Tibetan Buddhists tend to treat death as an opportunity. If you can transcend your fear of death, it’s probably because you have loosened your grip on self. If you have loosened your grip on self, as Anam Thubten says, “no self, no problem.” There isn’t anguish over your departure, which can cause heavy karma to cling to your consciousness.

Buddhists say that if you meditate on death four times a day, you will be fully present in life. Imagine this as four bells that you ring throughout your day. Even if you cast your mind to your death only fleetingly, for seconds each time, it can help.

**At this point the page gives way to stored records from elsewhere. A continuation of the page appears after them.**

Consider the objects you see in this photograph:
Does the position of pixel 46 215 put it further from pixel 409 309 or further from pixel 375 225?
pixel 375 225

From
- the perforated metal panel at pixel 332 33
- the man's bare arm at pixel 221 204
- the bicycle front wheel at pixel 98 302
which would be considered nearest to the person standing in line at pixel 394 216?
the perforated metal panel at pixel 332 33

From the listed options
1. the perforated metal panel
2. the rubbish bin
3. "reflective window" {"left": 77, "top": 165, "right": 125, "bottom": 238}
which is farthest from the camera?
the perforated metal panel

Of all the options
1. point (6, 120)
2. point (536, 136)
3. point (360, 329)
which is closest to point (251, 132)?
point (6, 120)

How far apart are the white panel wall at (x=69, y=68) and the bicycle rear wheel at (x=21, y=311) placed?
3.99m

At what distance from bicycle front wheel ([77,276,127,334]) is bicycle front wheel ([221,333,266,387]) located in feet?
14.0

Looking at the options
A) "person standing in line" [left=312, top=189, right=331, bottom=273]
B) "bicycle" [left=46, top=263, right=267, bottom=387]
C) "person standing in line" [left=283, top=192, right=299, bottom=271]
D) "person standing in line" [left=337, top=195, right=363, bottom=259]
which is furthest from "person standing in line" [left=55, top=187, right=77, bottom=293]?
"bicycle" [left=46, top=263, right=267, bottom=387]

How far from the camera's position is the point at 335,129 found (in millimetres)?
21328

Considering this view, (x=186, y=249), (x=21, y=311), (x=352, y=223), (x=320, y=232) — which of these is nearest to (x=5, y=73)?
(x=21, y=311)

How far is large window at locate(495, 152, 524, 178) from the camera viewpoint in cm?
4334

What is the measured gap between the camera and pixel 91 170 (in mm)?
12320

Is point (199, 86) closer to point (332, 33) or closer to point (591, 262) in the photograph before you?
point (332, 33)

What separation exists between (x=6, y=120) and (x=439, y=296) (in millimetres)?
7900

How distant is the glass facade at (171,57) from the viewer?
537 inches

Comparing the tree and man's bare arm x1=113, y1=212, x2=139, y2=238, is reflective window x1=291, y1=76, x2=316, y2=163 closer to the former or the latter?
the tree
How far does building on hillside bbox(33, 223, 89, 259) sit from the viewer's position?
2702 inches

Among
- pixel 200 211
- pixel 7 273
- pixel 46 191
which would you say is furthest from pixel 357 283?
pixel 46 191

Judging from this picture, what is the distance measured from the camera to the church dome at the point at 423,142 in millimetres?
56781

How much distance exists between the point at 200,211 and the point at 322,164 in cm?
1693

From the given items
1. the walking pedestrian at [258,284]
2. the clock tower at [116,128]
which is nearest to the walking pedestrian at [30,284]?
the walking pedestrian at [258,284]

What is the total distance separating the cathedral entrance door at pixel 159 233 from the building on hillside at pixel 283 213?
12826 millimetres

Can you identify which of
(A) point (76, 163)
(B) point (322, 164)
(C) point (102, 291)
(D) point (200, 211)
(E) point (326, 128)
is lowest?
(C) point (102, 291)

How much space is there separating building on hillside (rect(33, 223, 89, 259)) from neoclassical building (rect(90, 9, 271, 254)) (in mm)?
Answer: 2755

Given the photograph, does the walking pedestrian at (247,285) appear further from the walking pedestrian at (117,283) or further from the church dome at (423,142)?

With your eye on such a horizon, who cares that your kid lost your favorite earrings? Who cares that your partner didn’t do the dishes? The practice is not nihilism. Living with death on your mind allows you to shower your family with love. You live with the sense of awe and wonder befitting our time on earth. You relish life. You’re in the zest of it.

***

Back to the list. If you have a meditation practice, I encourage you to keep a Post-it by your shrine. Name, sickness.

We can keep company with the dying. We can send love as they transition. The list can be full of real people you know. It can also have real people you haven’t met.

Child in a tent, Gaza.

Hostage in a tunnel, Israel.

So many people die in anguish, thinking they are utterly alone. We can witness them and hold them in our hearts. We say, You’re doing the great event promised to all of us. Go in peace.

If you chant the four immeasurables, send that to your list. When you dedicate your practice, send that to your list.

This will have benefit for you as well. It will help you remember death. It will expand your awakened heart, bodhicitta. And it will help the dying transition.